Hollande's January 14 press conference was riveting.
By and large, the French press accepted that what had happened and what was transpiring was a private affair. The personal life of the President of France was respected, although pressure will mount on him to declare with whom he will be traveling to the U.S. to see President Obama in February - a legitimate protocol question to a sitting president. One can only imagine what would have taken place if Barack Obama was caught going out in a similar situation. The brouhaha over the infamous "selfie" picture with the Danish Prime Minister at Nelson Mandela's funeral was bad enough. Americans, puritanical as they are, have had more than enough of presidential low jinks since the Clinton/Lewinsky affair.

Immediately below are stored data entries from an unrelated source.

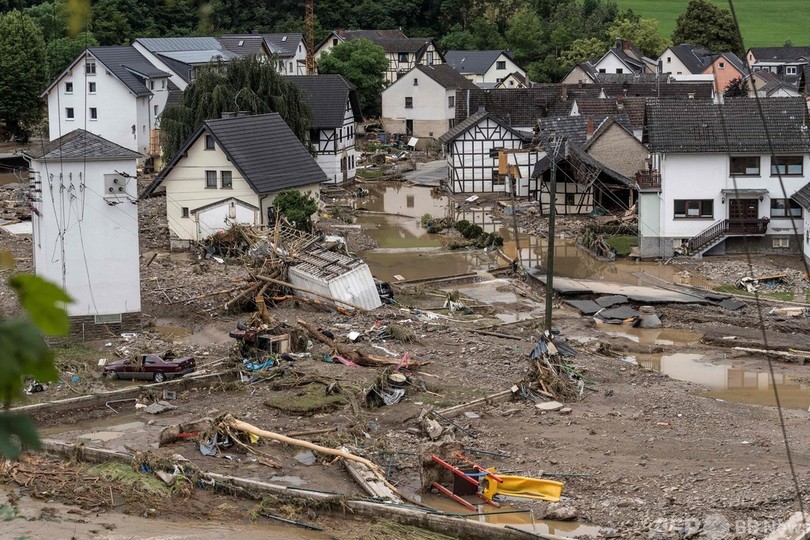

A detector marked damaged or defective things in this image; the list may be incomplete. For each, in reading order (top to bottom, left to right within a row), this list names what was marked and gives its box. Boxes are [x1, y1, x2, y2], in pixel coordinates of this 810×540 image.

damaged roof [24, 130, 144, 161]
damaged roof [144, 113, 326, 197]
damaged roof [284, 75, 360, 127]
damaged roof [644, 96, 808, 152]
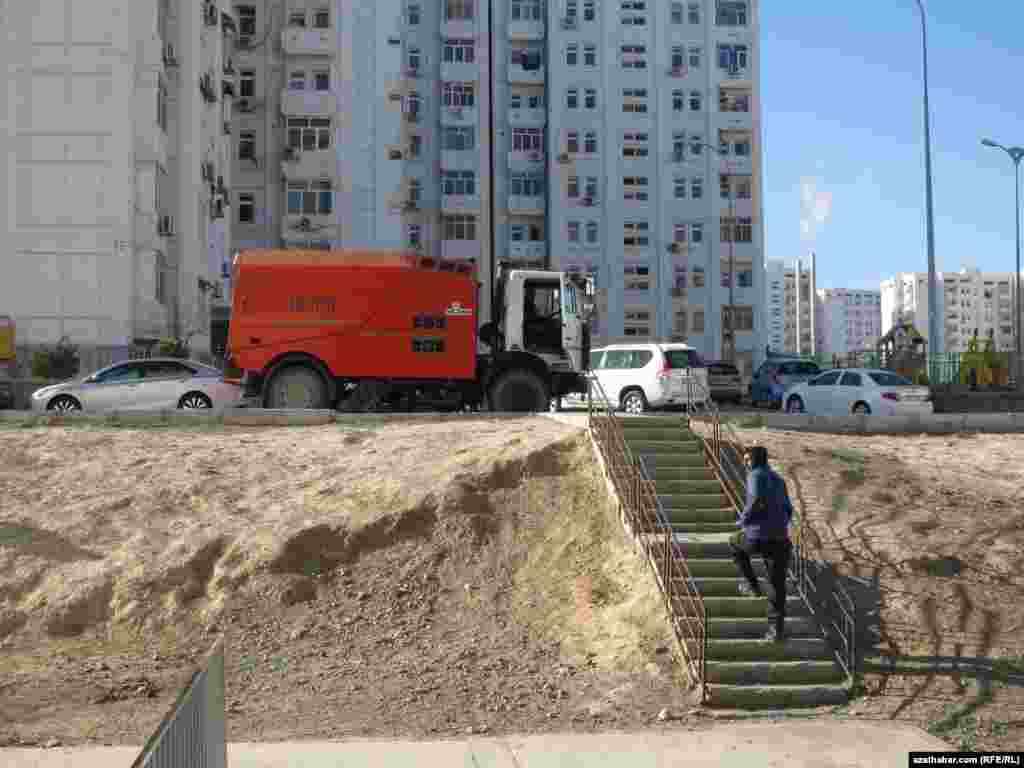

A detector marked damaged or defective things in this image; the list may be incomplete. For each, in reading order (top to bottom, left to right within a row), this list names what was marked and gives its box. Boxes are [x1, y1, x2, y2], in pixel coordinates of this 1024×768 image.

rusty red railing [589, 376, 708, 696]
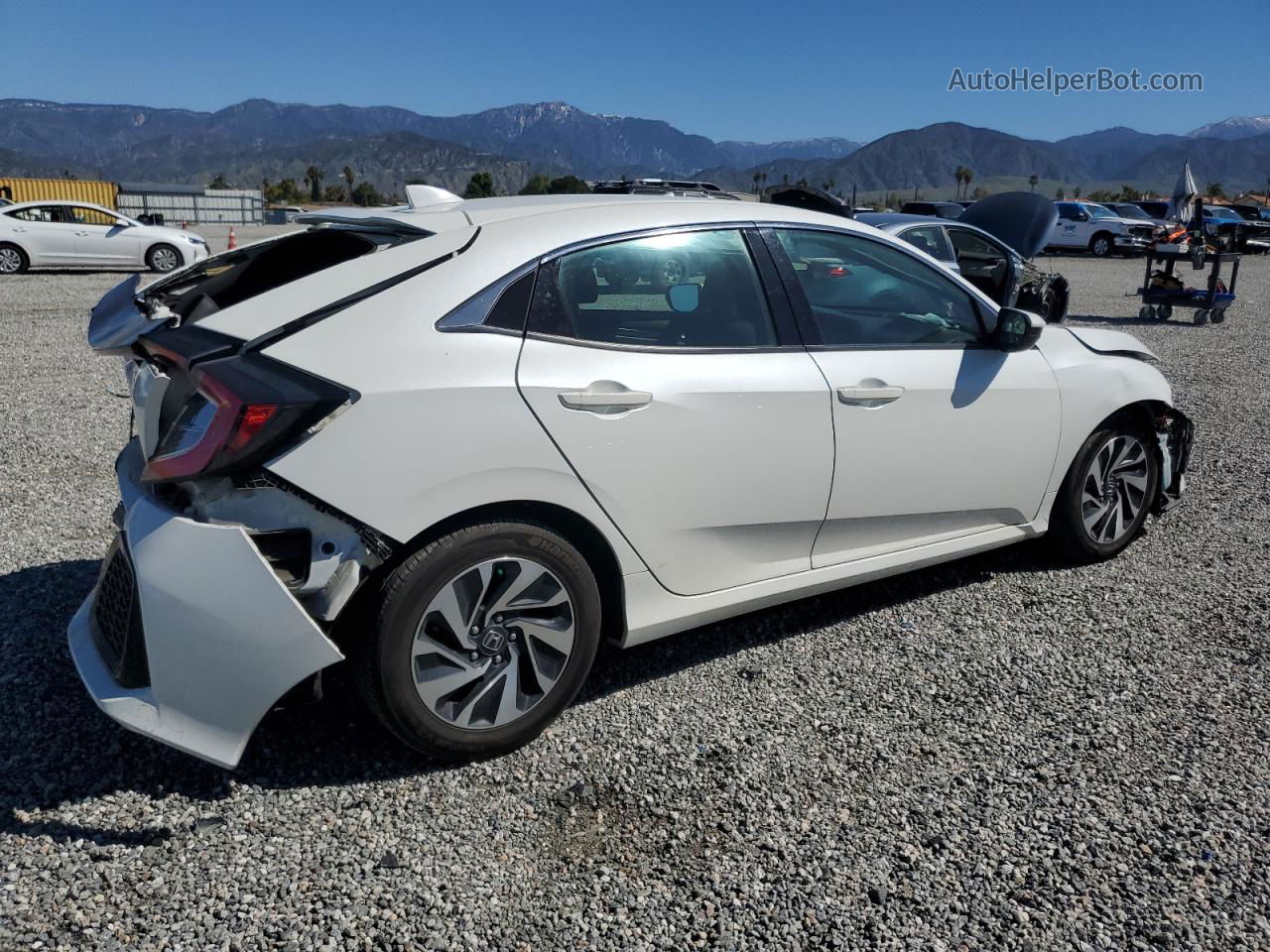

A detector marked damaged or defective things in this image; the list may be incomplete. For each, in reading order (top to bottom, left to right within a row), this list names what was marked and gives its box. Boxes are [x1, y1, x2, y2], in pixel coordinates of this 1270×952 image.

damaged car [853, 191, 1072, 327]
broken tail light [143, 352, 352, 484]
damaged car [69, 183, 1194, 767]
damaged rear bumper [1158, 409, 1194, 515]
damaged rear bumper [66, 446, 345, 767]
exposed wheel well [337, 502, 629, 654]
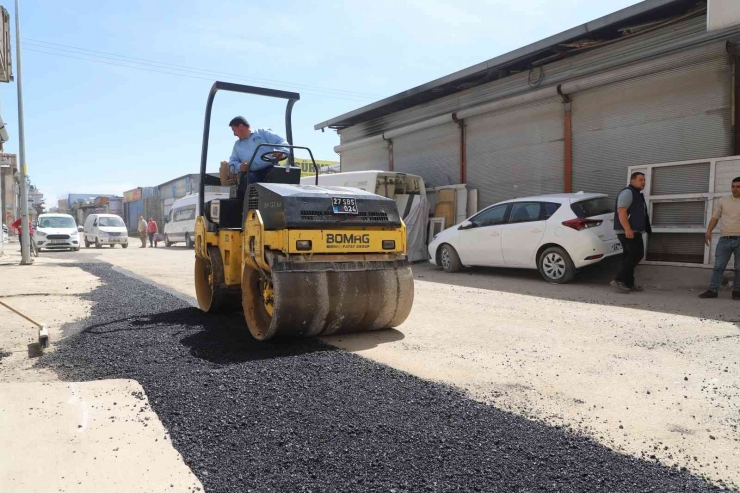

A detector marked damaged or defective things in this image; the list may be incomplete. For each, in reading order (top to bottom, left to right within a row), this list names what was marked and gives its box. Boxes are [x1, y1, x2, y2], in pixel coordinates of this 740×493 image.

fresh black asphalt patch [42, 264, 736, 490]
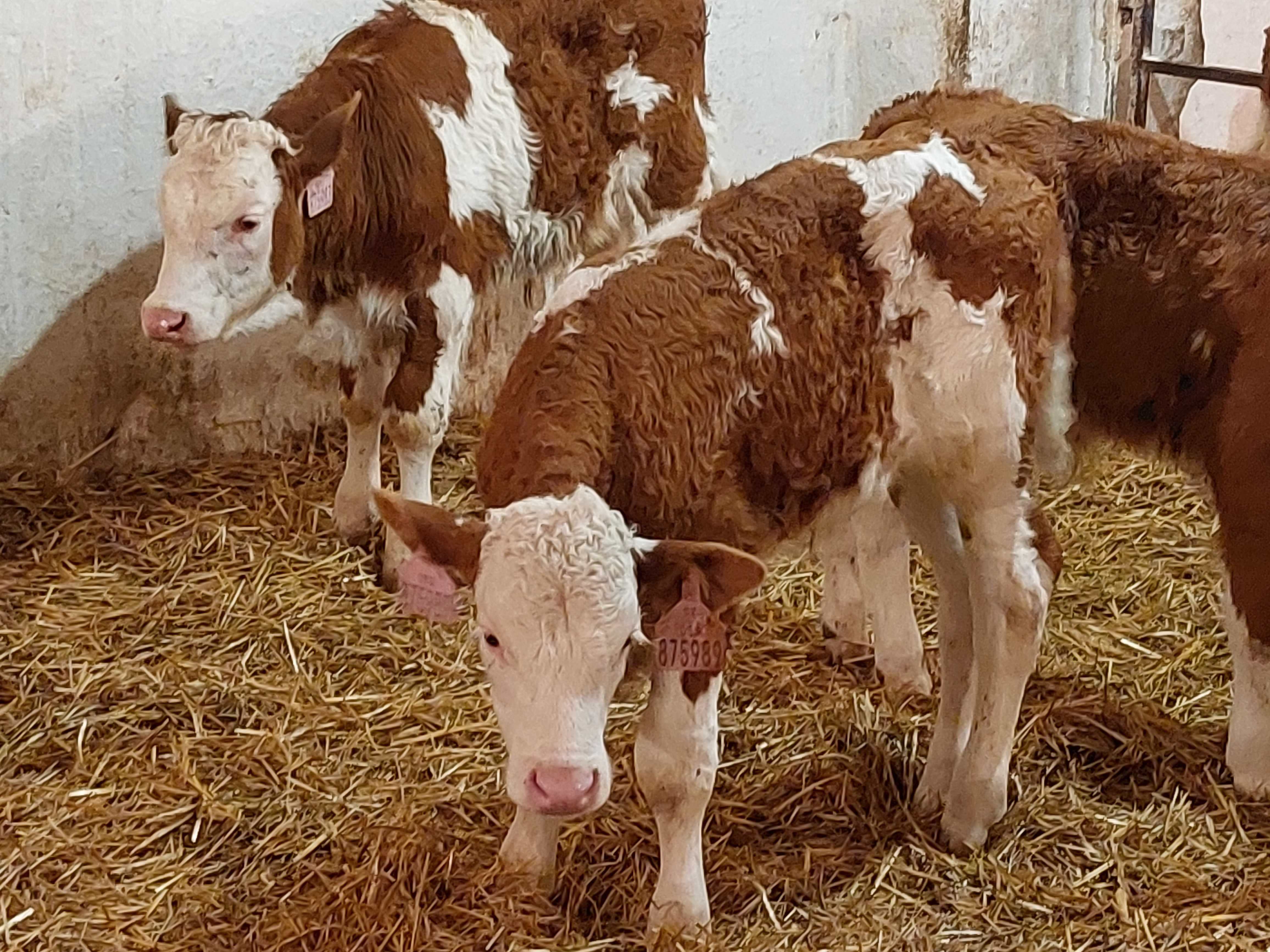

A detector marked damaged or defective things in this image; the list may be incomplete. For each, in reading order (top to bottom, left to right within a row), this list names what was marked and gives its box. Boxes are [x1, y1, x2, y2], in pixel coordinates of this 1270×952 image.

rusty metal gate [1128, 0, 1265, 127]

We want our leaders perfectly monogamous no matter how much we watch "Sex and the City".
The French, on the other hand, have no tradition of monogamous leaders. Au contraire. The exposure of Francois Mitterrand's mistress and illegitimate daughter were a veritable breakthrough in reporting the private lives of French public officials. The DSK scandals erupted only because the police were involved in a rape accusation. Otherwise, Strauss-Kahn's private life was just that, his private life.
How do the Snowden/NSA revelations play into this? It is one thing to realize that public figures' private lives have become more transparent, it is another to accept that we as private citizens are being listened to as well. In fact, the "spying" scandal has shown that technology can now reach into all forms of communication, from mail to telephone to fax to e-mails, and on and on. And that spying now includes such innocents as you and me, Mr. and Mrs. Everybody. I recently asked a friend who is closely involved in the Blue Brain project whether in the future computers will be able to understand what we are thinking before we utter or type a word. The fact that he didn't laugh and pondered for a moment was truly frightening.
So, while the French become more transparent about their officials and Americans are worried that 1984's Brave New World of the police state is arriving - for those who think it hasn't already arrived - must we accept that this is inevitable? For civil libertarians, defending the private sphere is the real fight of the 21st century. The very bases of Liberalism - individual freedom and liberty - are at stake. But, as technology advances, can human checks and balances be put in place which can guarantee safeguards to stop the diminishing private/public space? Just as humanitarian space is being squeezed by the political, private space is being squeezed by sophisticated intrusive devices in the name of security.
Filming radar machines have successfully cut down on the number of accidents on the highways. We assume that cameras will reduce crimes in certain neighborhoods. But, there is a price to be paid for all this surveillance. And that price may be too high and too difficult to turn back.